Anyone who knows me well also knows that I have no respect for the public
school system. Well, at least the school system in Ohio .
Long story, but that’s not what this post is about.
No, the other thing I detest about public school systems is the
fact that kids bring home every sniffle, virus, or horrible ailment that goes
through those buildings. Even the crap pumped through the heating/cooling ducts
to kill germs does nothing against the germs floating around the halls and
classrooms.
Kids, especially li’l ones, sneeze and cough without
covering their noses or mouths. [Dude, keep your boogers over there on your
side of the table!]
Both children and adults skip washing their hands after
restroom breaks or after sneezing/coughing into their palms, and then they touch
everything—including you—in the process. [Look, I enjoy going to
the PTA meetings with you, but if you didn’t wash your hands after you were
done in there, I have only one thing more to say to you… Get the hell away from
me!]
And that’s not counting what goes on in people’s homes! One
of the kids’ mothers might make baked goods for that classroom party, but she’s
been suffering some sort of respiratory virus and sneezed on her hands, and
then forgot to wash them before smearing icing on that batch of brownies.
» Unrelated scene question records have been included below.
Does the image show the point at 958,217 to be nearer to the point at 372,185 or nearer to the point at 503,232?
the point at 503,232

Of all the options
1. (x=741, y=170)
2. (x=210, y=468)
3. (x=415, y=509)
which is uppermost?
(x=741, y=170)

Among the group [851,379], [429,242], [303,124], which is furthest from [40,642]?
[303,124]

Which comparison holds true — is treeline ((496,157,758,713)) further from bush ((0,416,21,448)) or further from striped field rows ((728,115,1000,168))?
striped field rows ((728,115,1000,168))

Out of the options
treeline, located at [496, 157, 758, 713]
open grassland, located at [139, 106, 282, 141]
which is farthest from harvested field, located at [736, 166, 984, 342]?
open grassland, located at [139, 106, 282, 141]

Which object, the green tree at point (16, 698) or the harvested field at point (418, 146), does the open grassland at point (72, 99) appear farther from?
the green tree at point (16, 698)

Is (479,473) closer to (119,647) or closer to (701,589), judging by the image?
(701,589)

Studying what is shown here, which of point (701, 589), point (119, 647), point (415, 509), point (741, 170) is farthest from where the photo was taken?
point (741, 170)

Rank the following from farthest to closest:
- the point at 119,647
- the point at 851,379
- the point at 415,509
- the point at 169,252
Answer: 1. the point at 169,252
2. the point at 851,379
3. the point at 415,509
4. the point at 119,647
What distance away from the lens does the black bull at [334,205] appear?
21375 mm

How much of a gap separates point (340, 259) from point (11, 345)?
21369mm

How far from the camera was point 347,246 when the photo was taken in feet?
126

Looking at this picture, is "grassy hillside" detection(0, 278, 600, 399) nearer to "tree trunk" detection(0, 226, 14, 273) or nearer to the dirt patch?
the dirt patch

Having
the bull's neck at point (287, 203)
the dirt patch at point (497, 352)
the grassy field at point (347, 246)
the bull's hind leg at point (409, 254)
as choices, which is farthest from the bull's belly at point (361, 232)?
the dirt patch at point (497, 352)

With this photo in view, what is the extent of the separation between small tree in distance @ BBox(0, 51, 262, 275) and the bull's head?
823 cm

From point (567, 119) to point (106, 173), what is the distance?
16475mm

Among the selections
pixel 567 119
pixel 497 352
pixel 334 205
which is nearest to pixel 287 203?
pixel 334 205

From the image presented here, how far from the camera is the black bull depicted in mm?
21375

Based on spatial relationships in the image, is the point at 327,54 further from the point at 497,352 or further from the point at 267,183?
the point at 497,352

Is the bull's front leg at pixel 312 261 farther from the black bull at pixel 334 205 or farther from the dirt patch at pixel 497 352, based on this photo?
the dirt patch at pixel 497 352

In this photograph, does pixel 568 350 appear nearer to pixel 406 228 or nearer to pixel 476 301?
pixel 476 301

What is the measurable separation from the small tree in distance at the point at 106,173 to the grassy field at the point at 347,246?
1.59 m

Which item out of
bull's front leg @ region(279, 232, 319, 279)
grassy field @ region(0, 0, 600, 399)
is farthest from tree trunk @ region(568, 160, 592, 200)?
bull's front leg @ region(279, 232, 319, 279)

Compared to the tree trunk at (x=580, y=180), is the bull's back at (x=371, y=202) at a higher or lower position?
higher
So
now your child and every other tyke in the second grade class have the virus,
too. [Oh, look. He brought a brownie home to me. Typhoid Mary has now spread
her germs into another household.]
So now that everyone is ill, here’s where the schools pi**
me off to no end—they penalize you as a parent for keeping your children home
so they don’t spread the illnesses to everyone else.
Seriously? My kid is too sick to go to school, but he’s not
quite ill enough to go to a doctor because it’s one of those things that pass
in twenty-four hours (our doc gets really angry over the school’s policy
because he has to see people who should simply stay home and ride out the
virus), but you want me to take him anyway just so I have a doctor’s excuse.
Sure! I’ll whip out $125 for an office visit or force our insurance company to
pay for it when it’s really not necessary, just to make you happy! We wouldn’t
want you to miss out on that state kickback for having that note, now would we?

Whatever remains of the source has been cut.